Les caractéristiques particulières de la production mettent également le producteur en situation de faiblesse : ainsi pour les fruits d'été (melon, pêche, abricot, etc...) ou encore pour le lait, difficilement stockables plus de quelques jours, il est nécessaire de vendre sans attendre, ce qui ne met pas l'agriculteur en position de force dans la négociation.

Dispersés face à des acheteurs peu nombreux et bien organisés, les agriculteurs ont développé des stratégies de regroupement à travers notamment les coopératives agricoles. Ils peuvent également se regrouper sous d'autres formes d'organisation de producteurs, notamment sous forme d'associations.

LES COOPÉRATIVES AGRICOLES : UNE FORME DE REGROUPEMENT DES PRODUCTEURS
POUR PESER FACE À L'AVAL DES FILIÈRES

Avec environ 3 000 entreprises industrielles et commerciales (coopératives, unions de coopératives et sociétés d'intérêt collectif agricole) et 12 500 coopératives d'utilisation de matériel agricole (CUMA), le secteur coopératif est largement développé en France.

Il représente 40 % du secteur de l'agro-alimentaire. Les trois quarts des exploitations agricoles du pays sont adhérentes à au moins une coopérative.

Interface entre le producteur et le marché, l'entreprise coopérative organise la solidarité entre amont et aval. Le producteur est un associé, intéressé aux résultats de la coopérative à travers la ristourne de fin d'année.

Il est sécurisé également par rapport à l'écoulement de sa production puisque le contrat de coopérateur prévoit un apport total des produits à la coopérative, à charge pour elle de vendre ensuite le produit.

L'existence d'un fort secteur coopératif résulte d'une tradition d'organisation économique de l'agriculture de près d'un siècle, qui s'est accélérée après 1945, destinée à préserver le pouvoir économique des agriculteurs.

Cependant, les coopératives ne sont pas exonérées de l'exigence de compétitivité pour la vente de leurs productions agricoles et agro-industrielles sur des marchés concurrentiels.
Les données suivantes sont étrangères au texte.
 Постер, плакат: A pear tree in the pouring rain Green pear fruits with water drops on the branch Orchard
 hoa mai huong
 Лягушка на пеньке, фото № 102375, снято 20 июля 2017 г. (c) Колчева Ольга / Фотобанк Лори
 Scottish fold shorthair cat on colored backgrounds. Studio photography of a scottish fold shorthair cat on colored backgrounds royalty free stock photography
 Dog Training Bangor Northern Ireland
Dans le lait, comme dans la vigne ou les céréales, elles permettent aux agriculteurs de davantage peser dans la décision économique, mais restent soumises aux règles du marché.

Cependant, la concentration de l'offre dans l'agriculture peut se heurter au droit de la concurrence, qui empêche des regroupements importants permettant de peser réellement sur le marché.
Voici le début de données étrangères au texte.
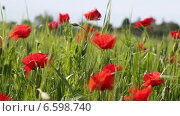 Купить «Маковое поле в ветреную погоду», видеоролик № 6598740, снято 29 октября 2014 г. (c) Наталья Волкова / Фотобанк Лори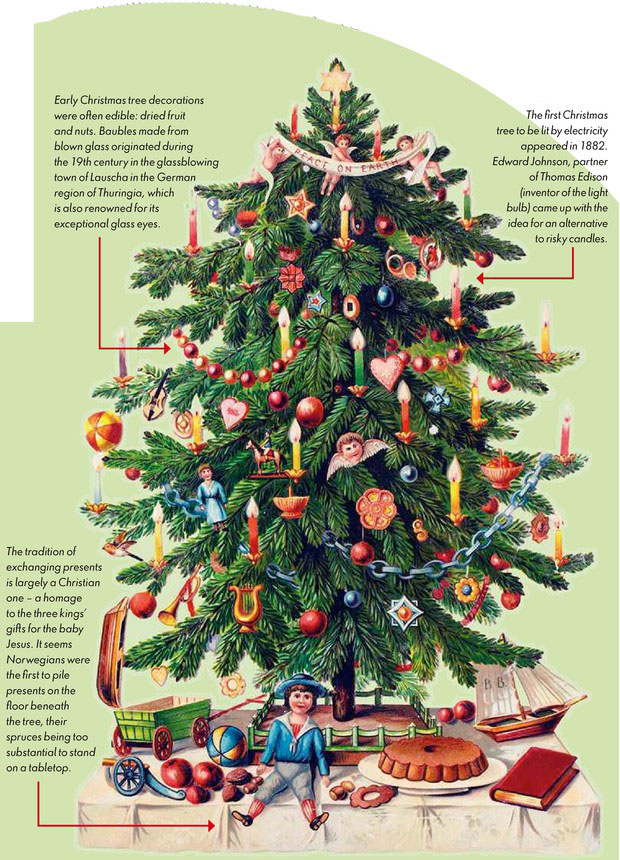 Where Did Christmas Trees Originate.Christmas Trees Pocketmags Com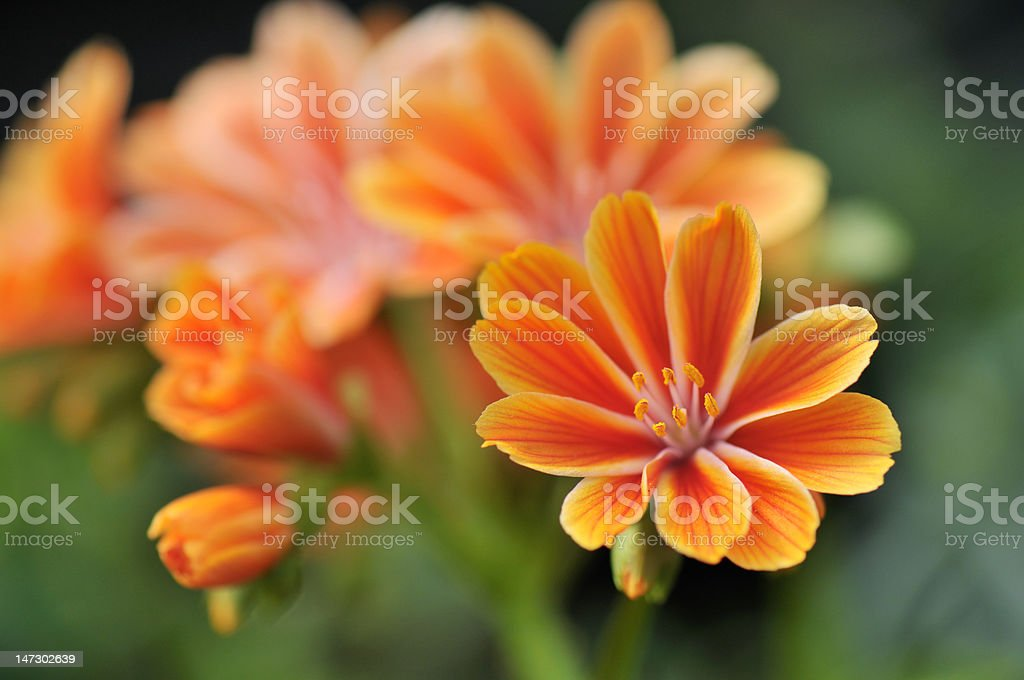 orange yellow lewisia cotyledon flowers stock photo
De ce point de vue, le droit européen est paradoxal, puisqu'il admet des coopératives historiques, comme par exemple au Danemark, qui concentrent la quasi totalité de la collecte de lait (Arla Foods), mais empêche dans le même temps les producteurs de lait français de se regrouper s'ils représentent un chiffre d'affaires de plus de 40 millions d'euros dans l'Union européenne ou une part de marché de plus de 5 % 16 ( * ) sur un marché pertinent, celui-ci pouvant être apprécié non pas au niveau de l'ensemble de l'Union européenne mais d'un État membre voire d'une région.

La conséquence de cette atomisation des producteurs est simple : le pouvoir de négociation des prix des producteurs est faible : ils sont dans une situation que les économistes appellent « price-taker », et sont dans l'obligation de vendre au prix du marché, sans pouvoir agir sur lui .
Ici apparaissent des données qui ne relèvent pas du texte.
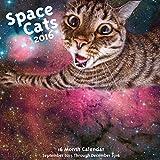 Space Cats! 2016: 16-Month Calendar September 2015 through December 2016
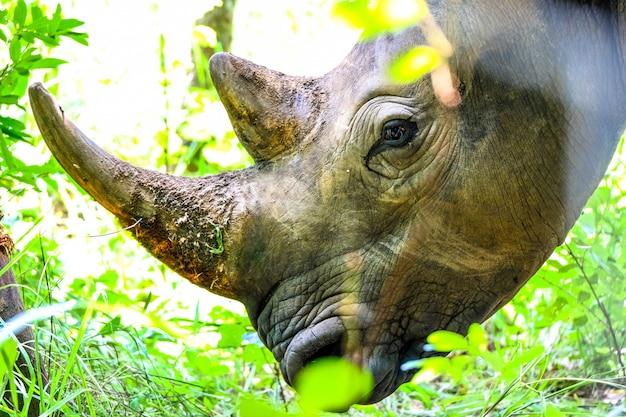 Closeup tiro da cabeça de um rinoceronte perto de plantas e uma árvore não um dia ensolarado Foto gratuita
* 14 Chiffres tirés de l'avis du Conseil de la concurrence n° 08-A-07 du 7 mai 2008 relatif à l'organisation économique de la filière fruits et légumes.

* 15 Centre d'études et de prospective, L'OCDE et les politiques agricoles : une analyse critique, mars 2010.

* 16 Voir le document de la Direction générale concurrence de la commission européenne du 16 février 2010 intitulé : Comment la politique de concurrence de l'UE aide les producteurs de lait en Europe.